Abstract

International climate change law is approaching its third decade of existence, yet global greenhouse gas emissions continue to increase. Absent more effective efforts to limit emissions, the range and magnitude of negative impacts climate change gives rise to will continue to deepen, posing pervasive threats to human and natural systems worldwide. The 2015 Paris Agreement offers the parameters for a new approach to climate change law premised on inclusiveness and voluntary cooperation, but it continues to reflect collective discord over how to achieve progress in a fair and equitable way. This Article examines the normative framework underlying the international climate change regime and the way in which the Paris Agreement seeks to create a more cohesive and cooperative strategy to simultaneously mitigate climate change and move towards a more just world. This Article suggests that the Paris Agreement signals a modest but important shift in the normative framework of international climate change law and argues that this shift creates an opportune moment to examine the degree to which evolving concepts of justice, equity, and fairness underlie and advance the goals of international climate change law.

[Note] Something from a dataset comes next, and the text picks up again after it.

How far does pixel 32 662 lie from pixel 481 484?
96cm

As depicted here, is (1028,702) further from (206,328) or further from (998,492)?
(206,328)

In key part, this Article suggests that the exclusion of justice from international climate change law undermines efforts to conceptualize the collective and individual equity concerns that climate change poses. The new framework, even if only nominally different, provides more expansive opportunities to integrate considerations of climate justice and fairness into the institutional structure of the regime by creating a more open and transparent forum within which parties can formally stake out their positions on both the substantive and normative dimensions of climate change. In so doing, this Article shows that although the Paris Agreement falls short of offering a precise roadmap forward, it represents a more effective model for international cooperation.